Als eerste bestemming zijn we aangekomen in Diksmuide bij de begraafplaats van Vladslo.
Hier rusten wel liefst 25.638 Duitse soldaten. De locatie is zeer afgelegen, de begraafplaats is op zich duister en donker.Dit allemaal omdat men wou overbrengen dat zij aan de verloren zijde stonden van de oorlog. Wat er zo speciaal is aan Vladslo zijn het treurende ouderpaar van Käthe Kollwitz. Zij is de moeder van Peter Kollwitz, een jonge oorlogsvrijwilliger die is omgekomen op net geen 18-jarige leeftijd in 1914. Diep getroffen door de dood van haar zoon maakte Käthe het wereldberoemde expressionistische beeldhouwwerk. Peters vader wordt er afgebeeld met de hoog opgetrokken schouders en de neerbuigende moeder. Er is zelfs een replica gemaakt van de beelden. Hen kan je vinden in Aachen.
Ten laatste zijn we verder doorgereden naar Tyne Cot Cemetery. De grootste militaire begraafplaats in België. Hier rusten 11.596 geallieerde soldaten net zowel als enkele duiste soldaten. Tyne Cot was oorspronkelijk een versterkte positie van de Duitse Flandern I-stelling. Hier zaten australische troepen gevestigd. Zij richtten in 1917 een eerste hulppost. De britten noemden het Passendale ofwel dal van het lijden. Op de muur achteraan de begraafplaats staan de namen gegrift van 34.957 vermiste soldaten. Elke britse scholier moet hier minstens eenmaal zijn geweest ter herdenking aan de eerste wereldoorlog waar hun dappere grootouders hebben gestreden op vlaamse grond. Er is ook een kleine zaal met info en voorwerpen uit WO I dat je kan bezichtigen.

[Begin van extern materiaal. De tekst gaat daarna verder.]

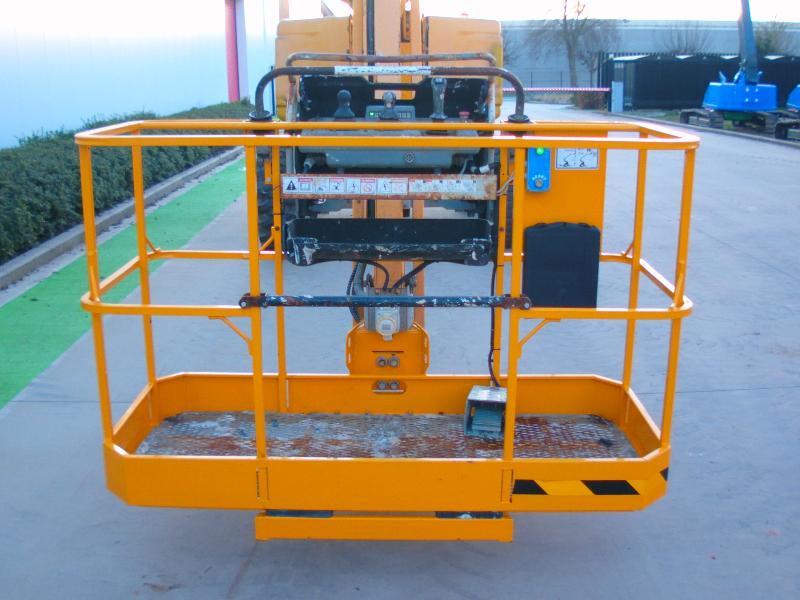 Nacelle articulée HAULOTTE ha20rtj pro occasion_6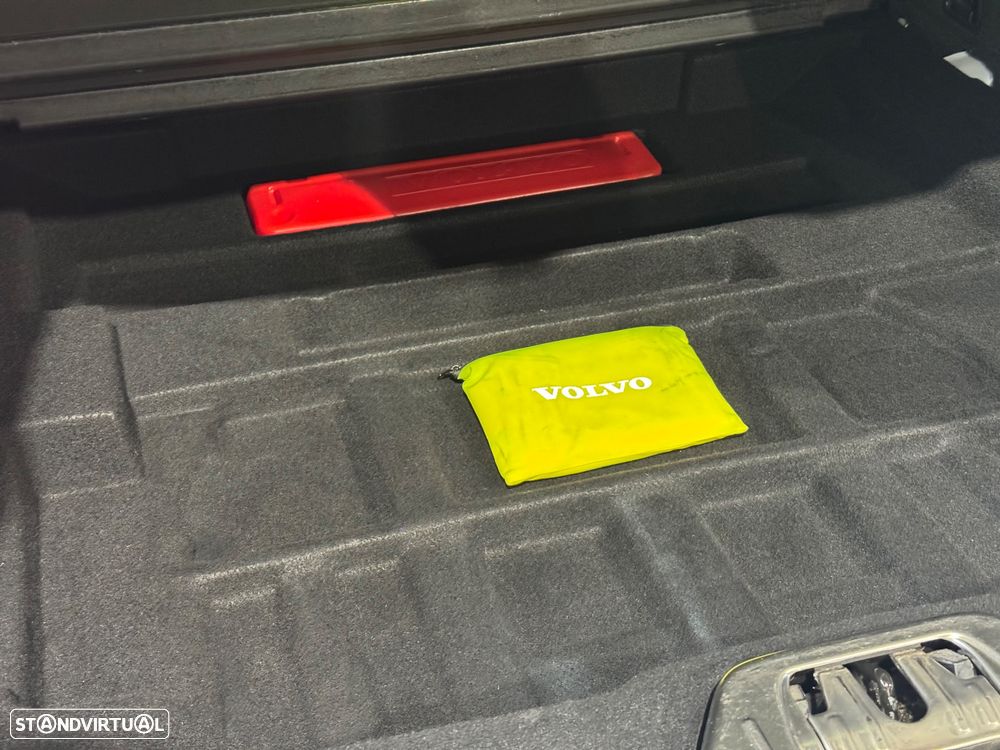 Volvo V60 1.6 D2 Drive R-Design Start/Stop - 15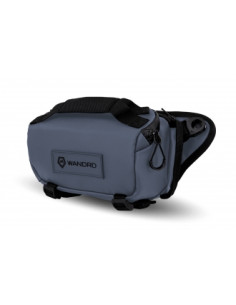 Torba fotograficzna Wandrd Rogue Sling 3 l - granatowa 2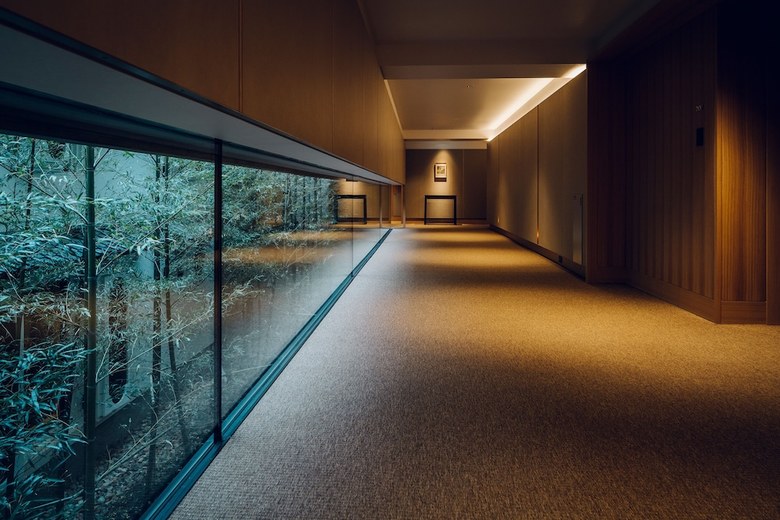 Hotel The Hiramatsu Kyoto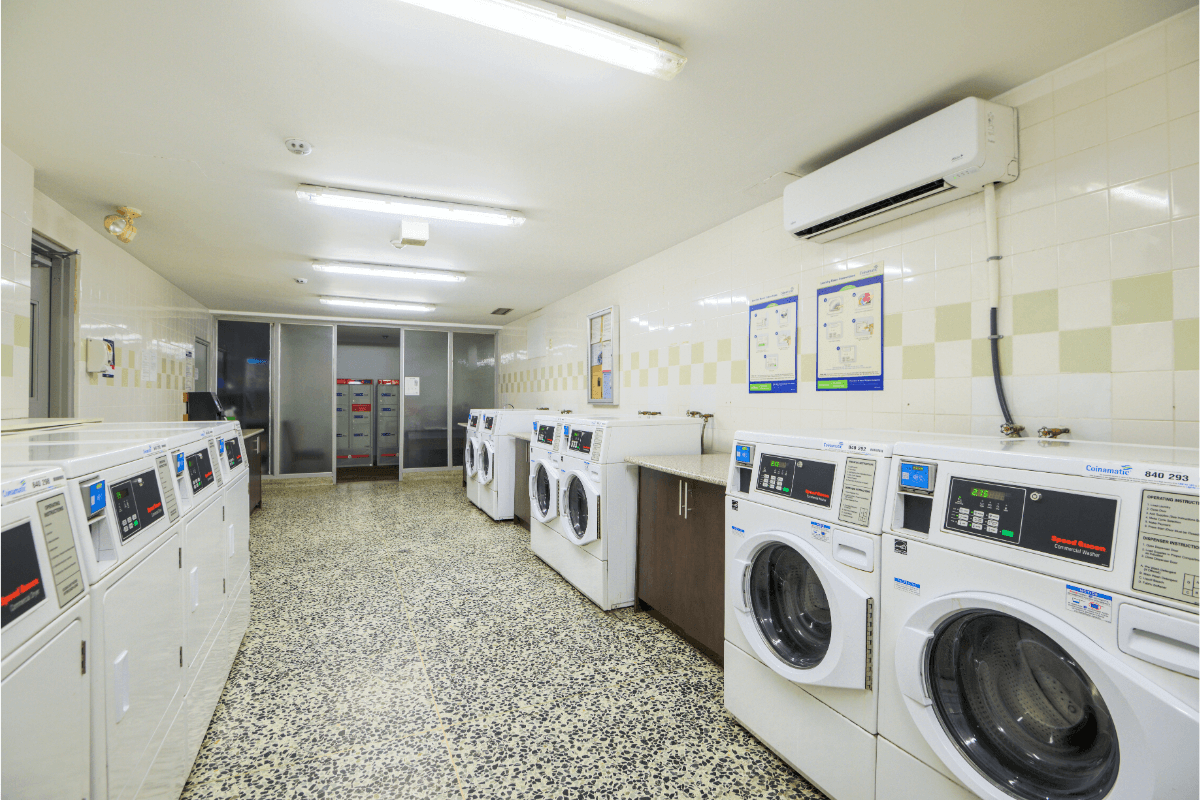 Shallmar Apartments - Photo 11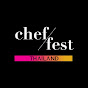 CHEF X FEST Thailand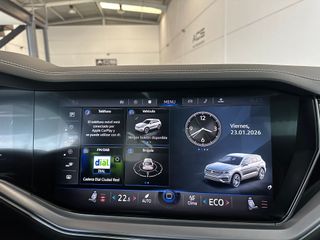 VOLKSWAGEN Touareg eHybrid Eleg 3.0 V6 TSI Tip 4M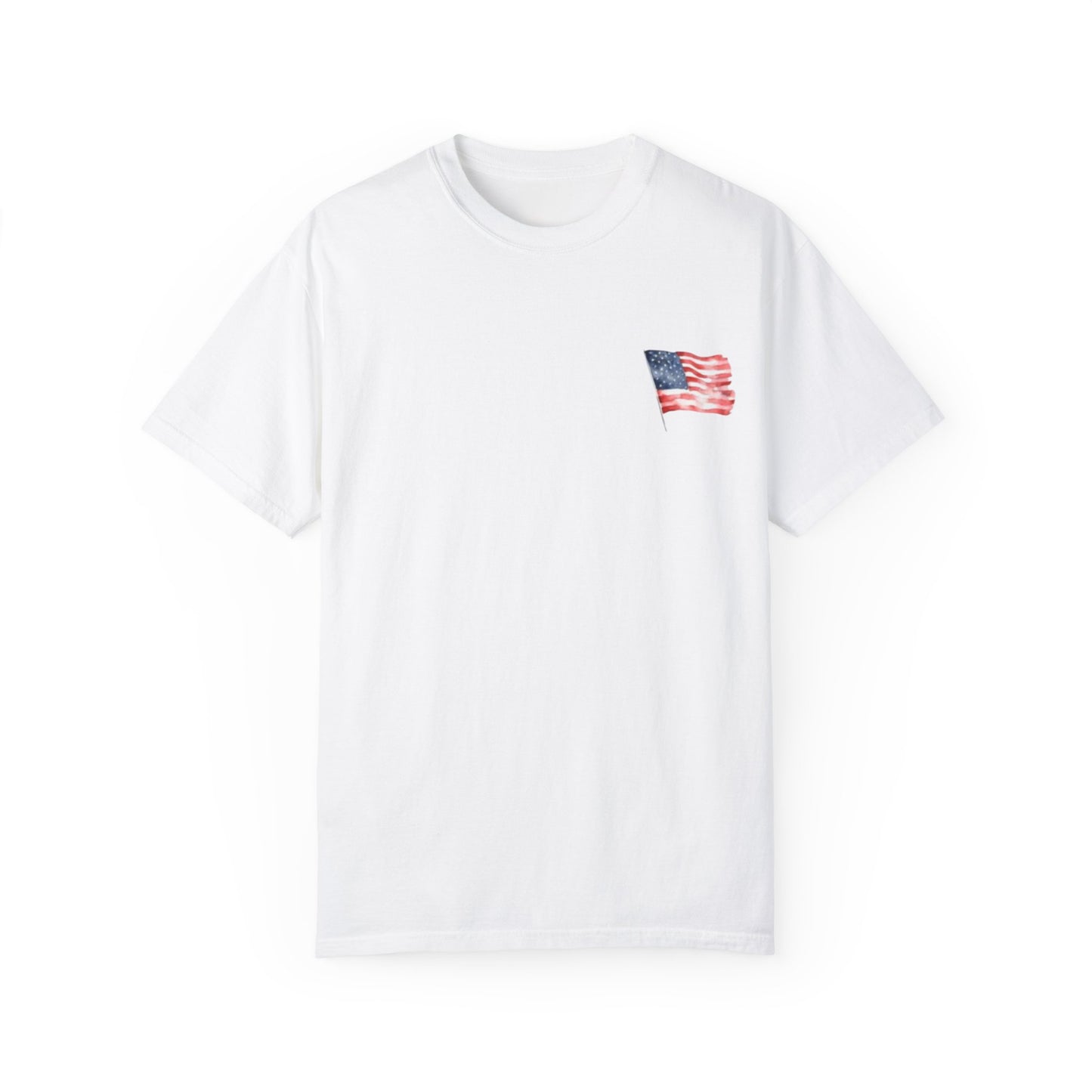 USA Tee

Verder zijn we nog bij de Menenpoort van Ieper geweest. Dit is een Brits stuk monument ook ter herdenking van WO1. Ontworpen door Sir Reginald Blomfield. Hierop staan 54.896 namen van soldaten. 8 van deze soldaten hebben een eremedaille gekregen genaamd een victoria cross. Dit is de grootse onderscheiding dat een britse soldaat kan krijgen. Elke dag om 20u wordt er een avondsonnerie geblazen wat de last post wel wordt genoemd.